Tag Archives: french cinema

The Greencine Five, Part II: Phantom India, Tribulation 99, Immortal, Twin Peaks, Gattaca

Sometimes clicking “rent” at things that look vaguely interesting gets you classics, like I’m Not Afraid. At other times — well, you get my last two weeks of movie watching. That “Gattaca” is the highlight of the list says a lot. I would have had more fun watching any of the movies on the Awful Movie Database.


Paternalistic Marxism

Like Twin Peaks Season 2 Disk 2 (reviewed below), this second disk is one DVD too many. The director’s orientalism, marxism, and general Frenchism (calling the Jews degenerate was a nice touch) gets tiring, as does his superficially informative documentary about India. If you want to see what India’s true problems in the 1960s were, watching Commanding Heights. If you need to punish yourself to restore karma from a particularly bad dead — say, the sacking of Samarkand — then finishin Phantom India. If you liked Amin Maalouf’s In the Name of Identity, as I didn’t, you may be able to tolerate this movie.


Republicans = Molemen

A real conspiracy theory wrapped inside a false one, Tribulation 99 starts out fanatistically strange.. and ends as yet another angry, campus-radical screed against Reagan, Bush, the United Fruit Company, and counter-revolutionary generally. The whole film is about 50 minutes long — watch the first half, then throw the disk away. (Or, if you subscribe to greencine, return it and get another in the mail!). Many references will be familiar to Coast to Coast AM fans. If the film hadn’t strayed so far into late-eighties-campus-leftist paranoia it would have been a classic.


Thank you, France.

Immortal deserves 3/10 stars because portions of the soundtrack are courtesy of Sigur Ros.

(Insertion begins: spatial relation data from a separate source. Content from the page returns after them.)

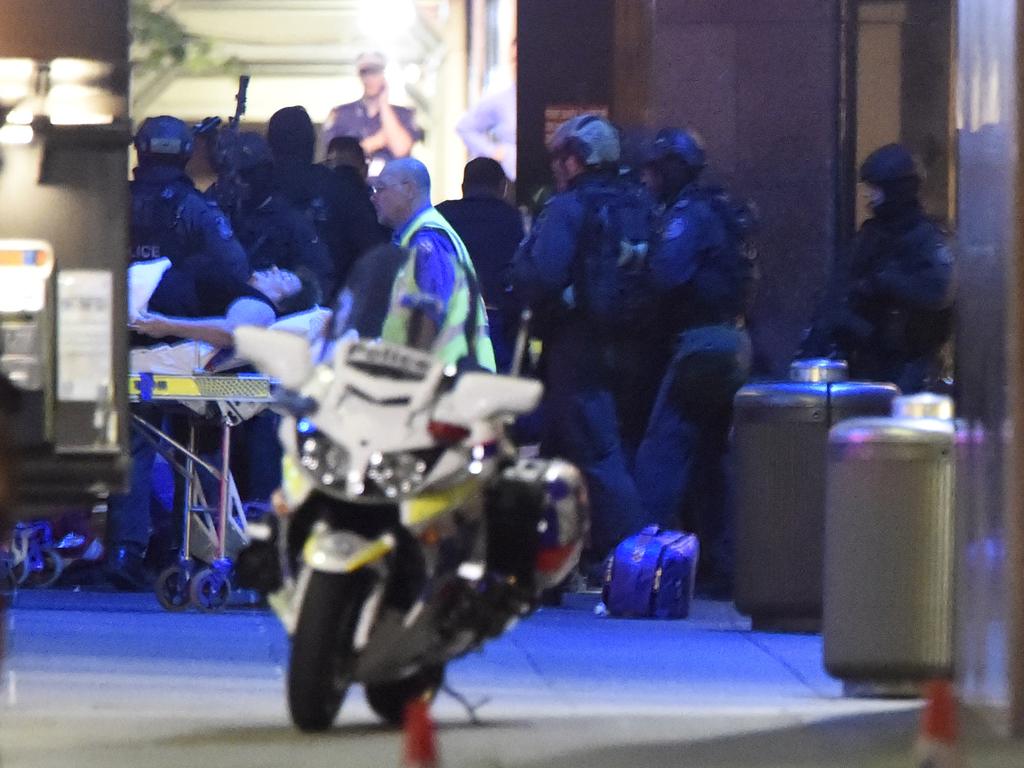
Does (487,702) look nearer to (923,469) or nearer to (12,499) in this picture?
(923,469)

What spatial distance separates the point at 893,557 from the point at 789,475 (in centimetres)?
214

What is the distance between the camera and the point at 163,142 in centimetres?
1325

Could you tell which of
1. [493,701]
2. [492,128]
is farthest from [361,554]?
[492,128]

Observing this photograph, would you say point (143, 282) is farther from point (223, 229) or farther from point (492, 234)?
point (492, 234)

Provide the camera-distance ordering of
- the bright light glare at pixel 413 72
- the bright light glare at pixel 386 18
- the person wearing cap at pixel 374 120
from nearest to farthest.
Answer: the person wearing cap at pixel 374 120
the bright light glare at pixel 413 72
the bright light glare at pixel 386 18

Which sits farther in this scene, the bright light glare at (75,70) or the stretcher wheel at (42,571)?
the stretcher wheel at (42,571)

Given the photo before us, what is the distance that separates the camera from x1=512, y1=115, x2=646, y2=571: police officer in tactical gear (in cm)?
1294

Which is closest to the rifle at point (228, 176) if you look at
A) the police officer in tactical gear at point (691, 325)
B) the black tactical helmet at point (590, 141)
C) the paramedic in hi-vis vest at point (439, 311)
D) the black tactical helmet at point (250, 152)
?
the black tactical helmet at point (250, 152)

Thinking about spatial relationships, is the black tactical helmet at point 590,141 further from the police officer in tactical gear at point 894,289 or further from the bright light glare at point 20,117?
the bright light glare at point 20,117

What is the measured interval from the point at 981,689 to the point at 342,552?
2471mm

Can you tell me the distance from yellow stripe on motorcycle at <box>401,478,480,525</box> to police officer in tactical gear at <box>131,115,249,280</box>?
4747 mm

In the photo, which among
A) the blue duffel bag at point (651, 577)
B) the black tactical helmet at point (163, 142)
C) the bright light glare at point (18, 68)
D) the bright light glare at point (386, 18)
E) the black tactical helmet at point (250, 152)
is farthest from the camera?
the bright light glare at point (386, 18)

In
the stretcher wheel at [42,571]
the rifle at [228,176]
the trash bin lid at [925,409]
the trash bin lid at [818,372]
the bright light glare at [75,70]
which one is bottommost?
the stretcher wheel at [42,571]

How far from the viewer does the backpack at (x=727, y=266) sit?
13242 millimetres
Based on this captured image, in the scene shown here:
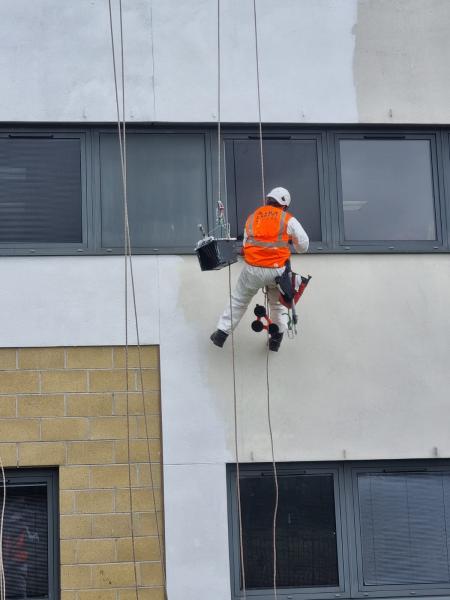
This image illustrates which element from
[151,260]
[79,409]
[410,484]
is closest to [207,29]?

Without this touches it’s a solid 1/10. A dull French fantasy about revolution in a futuristic New York
features, among other things, a floating pyramid and an uncomfortable fixation with schizophrenic rape.


And the murderer is…

If Season 2, Disk 1 of Twin Peaks was the equivalent of how LOST’s second season started out, Season 2, Disk 2 is the equivalent of how LOST’s third season began: awful. The pacing is slow, all the interesting stuff is missing, and the acting is hardly believable. The only redeeming feature is that the first scene of the first episode on the disk ties into the last scene of the last episode. I only watched this disk because I want to watch every episode of the series, in its proper order, by the end of the summer. Not recommended.


Run! Science!

A stylish sci-fi drama set in a futuristic 1950s, Gattaca is based on a simple fact: as variation in environment decreases, the variation in outcomes explained by genetics decreases. This is not a terrible thing — unequal environments, of course, are how we can look at low IQ across Africa without resorting to racial explanations. Gattaca drags on, but makes one think a lot. Final verdict: Below-average but still good.